TextRank Algorithm for Key Phrase Extraction / Text Summarization.
Problem Statement¶
Suppose you are working for a Newspaper Publisher and you are assigned a task of tagging each of the articles using text mentioned in the articles. You donwload the corpus of data and realise that there are more than 1 Million articles to be tagged.
You have two options to choose from -
- Manually tagging articles
- Designing an Automated System for phrase extraction.
An attempt to manually accomplish this task has following disadvantages -
- Manual processes are subjective with hardly any quality control.
- The sunk cost (money plus time) associated with the manual excercise is huge.
- A manual extraction model is not scalable. With time constraints, the only option available will to add more resources which will diminish the returns on the project.
- The results will not be reproducible.
Its evident that manual process has a number of disadvantages.
This leaves us with option 2 of 'Designing an Automated System for phrase extraction'.
How can we automate the process?
To accomplish the task we need an Extractive NLP (Natural Language Processing) model which can do the task for us at scale. TextRank is inspired from Google's PageRank algorithm which leverages Markov chains for ranking web pages. The Pagerank algorithm is named after Google cofounder - Larry Page. The Pagerank Algorithm outputs the probability distribution used to represent the likelihood that a person clicking randomly on links will arrive on a particular page.
In this article, we shall try to extend pagerank algorithm to textual data and implement it from scratch using python.
Pre-requisites -¶
Before we jump into the task at hand, please refer to the following articles to brush up the theory on basic building blocks of a pagerank algorithm.
Data -¶
We shall be using "all-the-news" data published on kaggle
The Description of dataset is as follows -
- unnamed - index column
- id - Database ID
- title - Article title
- publication - Publication name
- author - Author name
- date - Date of publication
- year - Year of publication
- month - Month of publication
- url - URL for article (not available for all articles)
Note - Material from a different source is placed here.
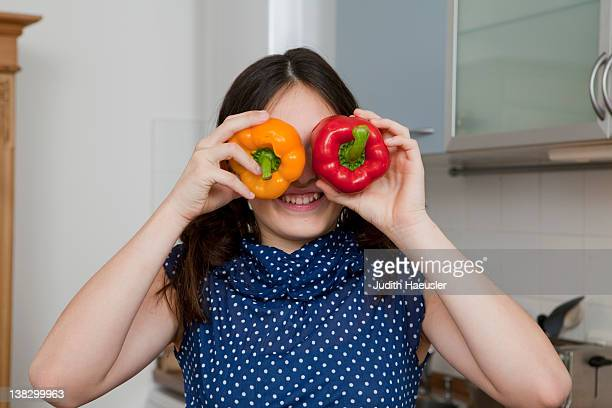 Smiling girl playing with bell peppers
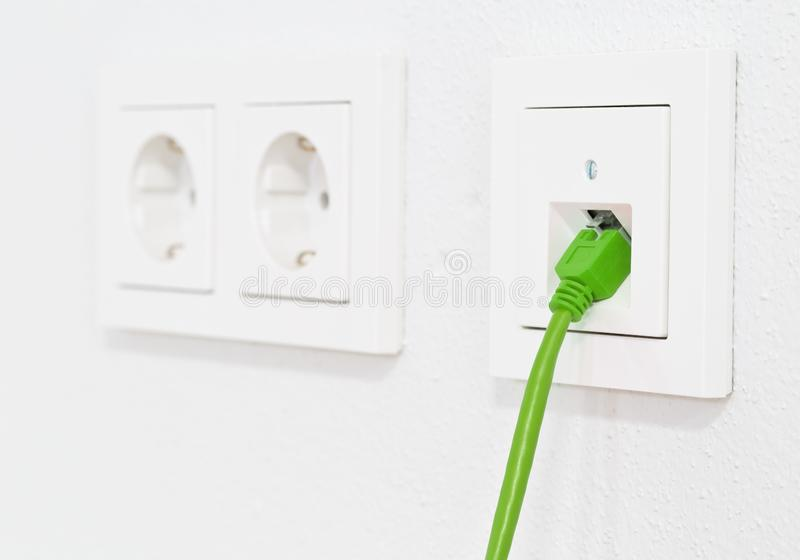 Green network cable in wall outlet for office or private home lan ethernet connection with power outlets flat view on white royalty free stock images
- content - Article content
Lets Start by importing python libraries that we will be needing throughout the process.¶
### Import python libraries
import warnings
warnings.filterwarnings('ignore')
import os
import string
from collections import defaultdict
import itertools
import operator
import networkx
import nltk
from nltk import sent_tokenize, word_tokenize
import numpy as np
import pandas as pd
from IPython.core.interactiveshell import InteractiveShell
InteractiveShell.ast_node_interactivity = "none"
from IPython.display import display
from IPython.display import HTML
display(HTML('<style>.prompt{width: 0px; min-width: 0px; visibility: collapse}</style>'))
display(HTML("<style>.container { width:100% !important; }</style>"))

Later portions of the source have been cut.